Through an online interface, the 28 scholars affiliated with the Qurʾan Seminar will reflect on these passages – and comment on the reflections of others – during the academic year 2012-13. In addition, five colloquia will take place at Notre Dame during the course of that year. These colloquia will involve round table scholarly discussions of the passages at issue and a series of lectures by Muslim intellectuals. These lectures will be recorded and publicly available through this website. The scholarly work of the Qur'an Seminar group will be published in both online and print versions -- announcements regarding the publication of this work will appear here.

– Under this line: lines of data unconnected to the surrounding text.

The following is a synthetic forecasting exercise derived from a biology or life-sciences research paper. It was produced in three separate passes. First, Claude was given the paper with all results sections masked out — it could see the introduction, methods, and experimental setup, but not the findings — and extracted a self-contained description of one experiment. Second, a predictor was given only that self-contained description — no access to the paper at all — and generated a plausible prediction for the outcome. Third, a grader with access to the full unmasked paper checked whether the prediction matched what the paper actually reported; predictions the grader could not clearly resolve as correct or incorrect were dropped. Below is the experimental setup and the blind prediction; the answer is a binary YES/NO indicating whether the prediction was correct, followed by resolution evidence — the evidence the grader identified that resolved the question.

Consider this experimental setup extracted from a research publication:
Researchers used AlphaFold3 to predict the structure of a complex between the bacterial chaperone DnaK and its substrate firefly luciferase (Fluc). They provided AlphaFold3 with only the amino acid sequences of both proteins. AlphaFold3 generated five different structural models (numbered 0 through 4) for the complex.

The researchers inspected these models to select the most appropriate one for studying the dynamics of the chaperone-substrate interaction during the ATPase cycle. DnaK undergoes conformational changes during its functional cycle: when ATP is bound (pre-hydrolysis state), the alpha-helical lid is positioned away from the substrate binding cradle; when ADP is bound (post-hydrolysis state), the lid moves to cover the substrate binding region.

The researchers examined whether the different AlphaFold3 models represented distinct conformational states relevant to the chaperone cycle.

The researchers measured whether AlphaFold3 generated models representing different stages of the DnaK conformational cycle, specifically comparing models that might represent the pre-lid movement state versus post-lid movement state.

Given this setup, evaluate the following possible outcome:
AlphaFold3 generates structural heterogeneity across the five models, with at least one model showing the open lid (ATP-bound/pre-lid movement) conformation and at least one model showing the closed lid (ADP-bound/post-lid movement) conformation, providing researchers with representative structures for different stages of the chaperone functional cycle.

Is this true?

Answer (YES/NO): YES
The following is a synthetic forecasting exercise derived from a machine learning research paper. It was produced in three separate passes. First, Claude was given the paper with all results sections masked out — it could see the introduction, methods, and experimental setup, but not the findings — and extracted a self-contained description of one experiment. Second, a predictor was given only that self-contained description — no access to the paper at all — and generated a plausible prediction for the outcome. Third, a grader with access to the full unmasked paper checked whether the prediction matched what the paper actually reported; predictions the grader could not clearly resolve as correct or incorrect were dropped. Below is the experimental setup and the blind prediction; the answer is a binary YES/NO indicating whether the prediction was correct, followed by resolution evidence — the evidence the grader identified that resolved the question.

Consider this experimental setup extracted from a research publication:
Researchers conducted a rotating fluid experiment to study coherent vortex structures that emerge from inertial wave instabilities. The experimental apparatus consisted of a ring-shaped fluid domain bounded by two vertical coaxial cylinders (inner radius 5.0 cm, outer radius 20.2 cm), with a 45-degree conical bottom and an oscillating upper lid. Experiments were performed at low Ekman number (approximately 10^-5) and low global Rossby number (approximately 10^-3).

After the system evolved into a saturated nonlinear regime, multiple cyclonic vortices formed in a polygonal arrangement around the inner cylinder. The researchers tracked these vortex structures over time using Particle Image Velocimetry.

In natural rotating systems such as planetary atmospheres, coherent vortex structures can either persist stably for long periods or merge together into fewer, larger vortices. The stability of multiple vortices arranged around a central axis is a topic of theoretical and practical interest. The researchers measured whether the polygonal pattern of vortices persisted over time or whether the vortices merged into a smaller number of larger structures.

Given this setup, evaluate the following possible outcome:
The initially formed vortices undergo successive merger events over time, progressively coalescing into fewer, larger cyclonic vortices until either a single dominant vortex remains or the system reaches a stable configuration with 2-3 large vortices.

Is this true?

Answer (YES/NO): NO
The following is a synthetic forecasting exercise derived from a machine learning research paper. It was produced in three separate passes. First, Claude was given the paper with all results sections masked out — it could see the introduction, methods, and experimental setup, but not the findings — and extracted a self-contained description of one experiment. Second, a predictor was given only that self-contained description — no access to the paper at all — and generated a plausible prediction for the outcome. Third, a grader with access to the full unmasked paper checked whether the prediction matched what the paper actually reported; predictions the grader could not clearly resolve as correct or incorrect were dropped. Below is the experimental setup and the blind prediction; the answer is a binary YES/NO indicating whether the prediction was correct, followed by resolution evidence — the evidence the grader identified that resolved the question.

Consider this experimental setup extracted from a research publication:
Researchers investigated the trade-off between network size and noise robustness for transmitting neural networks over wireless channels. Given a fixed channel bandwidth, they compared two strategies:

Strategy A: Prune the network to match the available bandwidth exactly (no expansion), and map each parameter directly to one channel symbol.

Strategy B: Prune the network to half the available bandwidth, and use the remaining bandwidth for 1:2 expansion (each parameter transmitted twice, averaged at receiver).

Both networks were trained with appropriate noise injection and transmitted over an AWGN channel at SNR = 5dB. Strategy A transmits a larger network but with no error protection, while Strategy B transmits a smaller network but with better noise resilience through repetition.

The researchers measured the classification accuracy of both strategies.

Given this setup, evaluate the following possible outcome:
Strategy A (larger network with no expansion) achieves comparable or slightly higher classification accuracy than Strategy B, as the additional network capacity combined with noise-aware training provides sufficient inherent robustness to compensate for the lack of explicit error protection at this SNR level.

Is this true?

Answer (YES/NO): NO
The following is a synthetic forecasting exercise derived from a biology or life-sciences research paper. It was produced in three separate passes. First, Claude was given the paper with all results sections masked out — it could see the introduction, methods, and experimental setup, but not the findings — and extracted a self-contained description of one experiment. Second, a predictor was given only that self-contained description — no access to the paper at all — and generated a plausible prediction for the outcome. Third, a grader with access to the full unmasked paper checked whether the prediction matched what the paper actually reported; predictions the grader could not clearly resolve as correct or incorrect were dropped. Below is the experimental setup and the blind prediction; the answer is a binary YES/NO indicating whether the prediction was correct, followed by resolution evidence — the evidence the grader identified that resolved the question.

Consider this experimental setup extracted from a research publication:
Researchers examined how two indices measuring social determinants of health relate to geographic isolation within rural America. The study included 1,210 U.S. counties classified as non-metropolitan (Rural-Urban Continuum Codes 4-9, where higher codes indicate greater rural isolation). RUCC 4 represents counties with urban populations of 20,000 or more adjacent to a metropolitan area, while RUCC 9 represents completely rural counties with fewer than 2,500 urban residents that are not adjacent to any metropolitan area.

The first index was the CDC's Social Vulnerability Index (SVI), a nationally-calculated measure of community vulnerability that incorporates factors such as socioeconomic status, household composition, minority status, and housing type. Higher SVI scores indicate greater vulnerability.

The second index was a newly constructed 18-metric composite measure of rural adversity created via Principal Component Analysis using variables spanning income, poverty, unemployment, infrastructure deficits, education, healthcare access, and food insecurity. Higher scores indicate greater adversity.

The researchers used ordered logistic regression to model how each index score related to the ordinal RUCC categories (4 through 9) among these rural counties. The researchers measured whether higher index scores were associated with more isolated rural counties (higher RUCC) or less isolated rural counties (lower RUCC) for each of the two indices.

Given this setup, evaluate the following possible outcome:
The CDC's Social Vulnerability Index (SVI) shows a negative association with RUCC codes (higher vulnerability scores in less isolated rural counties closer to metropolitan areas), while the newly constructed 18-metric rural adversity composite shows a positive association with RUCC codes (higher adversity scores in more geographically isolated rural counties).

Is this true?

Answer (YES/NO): YES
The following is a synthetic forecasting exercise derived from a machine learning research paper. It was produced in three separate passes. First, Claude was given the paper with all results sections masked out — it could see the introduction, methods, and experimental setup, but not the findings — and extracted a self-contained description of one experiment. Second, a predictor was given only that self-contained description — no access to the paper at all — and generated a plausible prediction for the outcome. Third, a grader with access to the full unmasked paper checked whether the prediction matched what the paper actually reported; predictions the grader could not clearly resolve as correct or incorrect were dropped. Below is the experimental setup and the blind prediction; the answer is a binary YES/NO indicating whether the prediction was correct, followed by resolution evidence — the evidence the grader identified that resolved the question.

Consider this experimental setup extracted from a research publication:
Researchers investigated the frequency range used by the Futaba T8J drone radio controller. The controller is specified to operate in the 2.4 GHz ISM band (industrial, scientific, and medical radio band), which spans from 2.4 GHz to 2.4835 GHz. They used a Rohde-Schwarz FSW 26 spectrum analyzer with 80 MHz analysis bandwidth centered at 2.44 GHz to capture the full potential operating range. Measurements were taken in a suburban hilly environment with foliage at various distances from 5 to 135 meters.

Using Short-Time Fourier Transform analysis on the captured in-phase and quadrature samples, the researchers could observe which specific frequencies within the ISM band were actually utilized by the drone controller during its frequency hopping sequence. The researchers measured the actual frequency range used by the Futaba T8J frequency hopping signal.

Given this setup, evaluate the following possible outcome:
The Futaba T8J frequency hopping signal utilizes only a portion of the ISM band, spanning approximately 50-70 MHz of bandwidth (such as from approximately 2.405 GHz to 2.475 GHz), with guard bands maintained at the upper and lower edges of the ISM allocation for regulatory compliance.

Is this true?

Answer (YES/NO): NO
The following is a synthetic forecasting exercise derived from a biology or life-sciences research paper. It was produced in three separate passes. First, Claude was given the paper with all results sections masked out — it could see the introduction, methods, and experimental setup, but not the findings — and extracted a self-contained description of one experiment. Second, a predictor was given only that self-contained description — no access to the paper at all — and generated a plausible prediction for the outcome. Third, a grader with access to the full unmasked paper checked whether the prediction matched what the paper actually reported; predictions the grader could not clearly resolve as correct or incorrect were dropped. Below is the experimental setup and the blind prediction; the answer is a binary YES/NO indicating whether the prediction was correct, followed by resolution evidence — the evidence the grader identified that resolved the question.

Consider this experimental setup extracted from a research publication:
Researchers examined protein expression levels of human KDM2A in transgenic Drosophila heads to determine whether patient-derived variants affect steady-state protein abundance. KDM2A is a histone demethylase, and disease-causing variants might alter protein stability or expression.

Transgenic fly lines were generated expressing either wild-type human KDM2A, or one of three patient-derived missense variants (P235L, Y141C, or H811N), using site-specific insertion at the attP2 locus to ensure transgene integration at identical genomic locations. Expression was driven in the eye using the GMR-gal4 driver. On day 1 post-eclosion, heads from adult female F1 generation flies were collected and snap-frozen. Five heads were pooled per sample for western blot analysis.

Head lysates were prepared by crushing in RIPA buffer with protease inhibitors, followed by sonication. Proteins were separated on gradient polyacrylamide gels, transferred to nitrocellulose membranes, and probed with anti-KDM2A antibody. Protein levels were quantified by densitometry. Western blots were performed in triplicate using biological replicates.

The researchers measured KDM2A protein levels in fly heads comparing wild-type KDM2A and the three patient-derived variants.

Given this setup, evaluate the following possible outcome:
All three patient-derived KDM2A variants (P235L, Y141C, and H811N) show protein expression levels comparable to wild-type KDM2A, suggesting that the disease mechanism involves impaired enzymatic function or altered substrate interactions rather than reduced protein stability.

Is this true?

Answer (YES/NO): NO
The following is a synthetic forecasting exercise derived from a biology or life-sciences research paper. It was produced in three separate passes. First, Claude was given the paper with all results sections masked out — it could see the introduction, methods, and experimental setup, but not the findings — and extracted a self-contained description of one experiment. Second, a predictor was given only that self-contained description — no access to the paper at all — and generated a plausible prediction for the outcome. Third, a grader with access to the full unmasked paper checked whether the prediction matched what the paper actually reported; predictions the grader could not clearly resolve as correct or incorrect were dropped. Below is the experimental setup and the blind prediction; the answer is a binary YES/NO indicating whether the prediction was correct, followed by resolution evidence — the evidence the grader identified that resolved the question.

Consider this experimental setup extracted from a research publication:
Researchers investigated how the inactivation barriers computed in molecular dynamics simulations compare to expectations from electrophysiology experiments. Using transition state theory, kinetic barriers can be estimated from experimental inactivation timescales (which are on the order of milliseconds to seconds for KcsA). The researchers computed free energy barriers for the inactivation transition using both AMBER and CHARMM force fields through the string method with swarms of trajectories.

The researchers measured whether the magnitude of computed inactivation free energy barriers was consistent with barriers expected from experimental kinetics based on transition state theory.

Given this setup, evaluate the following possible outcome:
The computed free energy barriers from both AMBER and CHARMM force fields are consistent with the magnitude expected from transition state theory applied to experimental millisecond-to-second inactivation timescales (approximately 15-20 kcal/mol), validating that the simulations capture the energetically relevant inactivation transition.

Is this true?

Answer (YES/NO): NO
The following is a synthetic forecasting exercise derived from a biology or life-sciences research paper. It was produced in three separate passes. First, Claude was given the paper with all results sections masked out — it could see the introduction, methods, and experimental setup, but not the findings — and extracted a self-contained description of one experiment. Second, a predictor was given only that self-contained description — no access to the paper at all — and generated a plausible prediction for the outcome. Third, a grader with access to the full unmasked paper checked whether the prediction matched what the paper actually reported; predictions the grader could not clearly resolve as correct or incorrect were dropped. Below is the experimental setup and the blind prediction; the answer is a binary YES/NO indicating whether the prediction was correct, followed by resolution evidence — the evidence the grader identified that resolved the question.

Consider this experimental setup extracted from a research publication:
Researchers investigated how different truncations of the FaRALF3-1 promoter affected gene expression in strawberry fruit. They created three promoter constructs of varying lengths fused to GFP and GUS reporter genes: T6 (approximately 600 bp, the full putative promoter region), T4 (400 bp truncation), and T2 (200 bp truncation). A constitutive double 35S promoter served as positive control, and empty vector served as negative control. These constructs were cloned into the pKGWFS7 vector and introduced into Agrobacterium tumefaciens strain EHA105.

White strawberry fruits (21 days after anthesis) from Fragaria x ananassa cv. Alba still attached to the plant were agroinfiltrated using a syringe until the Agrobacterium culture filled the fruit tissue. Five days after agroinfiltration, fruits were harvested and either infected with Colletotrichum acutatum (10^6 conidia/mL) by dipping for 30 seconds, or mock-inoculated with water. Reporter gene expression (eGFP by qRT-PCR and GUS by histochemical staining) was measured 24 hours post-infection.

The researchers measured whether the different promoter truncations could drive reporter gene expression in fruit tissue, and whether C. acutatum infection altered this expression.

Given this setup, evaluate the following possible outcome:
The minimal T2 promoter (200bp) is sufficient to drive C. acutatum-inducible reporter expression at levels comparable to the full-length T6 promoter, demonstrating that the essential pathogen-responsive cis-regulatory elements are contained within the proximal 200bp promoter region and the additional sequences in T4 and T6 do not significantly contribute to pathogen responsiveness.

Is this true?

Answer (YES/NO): NO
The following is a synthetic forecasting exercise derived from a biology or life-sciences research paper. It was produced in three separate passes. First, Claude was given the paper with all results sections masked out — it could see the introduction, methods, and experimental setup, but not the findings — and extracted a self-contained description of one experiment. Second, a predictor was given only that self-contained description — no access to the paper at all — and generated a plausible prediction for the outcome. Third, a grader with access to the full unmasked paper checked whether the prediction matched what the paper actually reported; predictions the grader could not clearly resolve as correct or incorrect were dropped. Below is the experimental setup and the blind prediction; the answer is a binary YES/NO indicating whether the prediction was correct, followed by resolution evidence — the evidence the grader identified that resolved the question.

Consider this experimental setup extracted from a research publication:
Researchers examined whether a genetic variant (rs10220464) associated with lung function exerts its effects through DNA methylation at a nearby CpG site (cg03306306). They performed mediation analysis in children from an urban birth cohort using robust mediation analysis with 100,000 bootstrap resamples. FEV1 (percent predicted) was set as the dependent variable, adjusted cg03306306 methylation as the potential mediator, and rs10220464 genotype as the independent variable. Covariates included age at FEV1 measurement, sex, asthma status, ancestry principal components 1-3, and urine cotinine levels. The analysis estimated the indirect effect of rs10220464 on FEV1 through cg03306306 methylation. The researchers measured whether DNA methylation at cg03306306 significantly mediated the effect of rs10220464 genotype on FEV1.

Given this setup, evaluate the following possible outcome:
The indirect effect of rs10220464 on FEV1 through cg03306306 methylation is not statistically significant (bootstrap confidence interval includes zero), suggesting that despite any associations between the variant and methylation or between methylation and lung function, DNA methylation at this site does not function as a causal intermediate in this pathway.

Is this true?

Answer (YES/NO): NO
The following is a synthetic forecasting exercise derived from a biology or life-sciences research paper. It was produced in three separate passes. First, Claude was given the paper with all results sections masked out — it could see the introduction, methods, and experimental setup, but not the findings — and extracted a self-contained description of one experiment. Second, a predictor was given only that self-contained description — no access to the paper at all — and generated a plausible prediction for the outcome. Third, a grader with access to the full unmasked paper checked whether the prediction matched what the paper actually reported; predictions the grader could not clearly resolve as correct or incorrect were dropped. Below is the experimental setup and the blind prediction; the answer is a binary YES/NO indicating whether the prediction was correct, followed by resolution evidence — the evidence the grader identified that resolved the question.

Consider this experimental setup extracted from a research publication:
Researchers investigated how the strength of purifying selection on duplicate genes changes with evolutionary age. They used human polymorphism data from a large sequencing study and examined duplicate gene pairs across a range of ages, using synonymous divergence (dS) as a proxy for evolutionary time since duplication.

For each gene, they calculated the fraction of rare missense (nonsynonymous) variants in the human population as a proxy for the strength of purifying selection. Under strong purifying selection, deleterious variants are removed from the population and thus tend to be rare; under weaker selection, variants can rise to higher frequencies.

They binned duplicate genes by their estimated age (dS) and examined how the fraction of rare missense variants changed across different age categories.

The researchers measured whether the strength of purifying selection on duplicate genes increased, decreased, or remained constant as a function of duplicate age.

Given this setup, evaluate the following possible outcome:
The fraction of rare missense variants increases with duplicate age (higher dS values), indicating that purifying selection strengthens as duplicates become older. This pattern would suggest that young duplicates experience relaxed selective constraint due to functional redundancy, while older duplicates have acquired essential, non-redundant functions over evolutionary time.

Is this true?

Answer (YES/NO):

In line with new developments in Qurʾanic studies, the discussions of the Qurʾan Seminar will be centered around three questions: 1. the structure of the Qurʾan (its logical, rhetorical, and literary qualities, or naẓm), 2. the Qurʾan’s intertextual relationships (with both Biblical and other literary traditions), and 3. the Qurʾan’s historical context in Late Antiquity.
In this regard, the approach of the seminar is Qurʾanist inasmuch as scholars will address the Qurʾan directly and not rely on the categories of medieval exegesis as a lens through which to view the text.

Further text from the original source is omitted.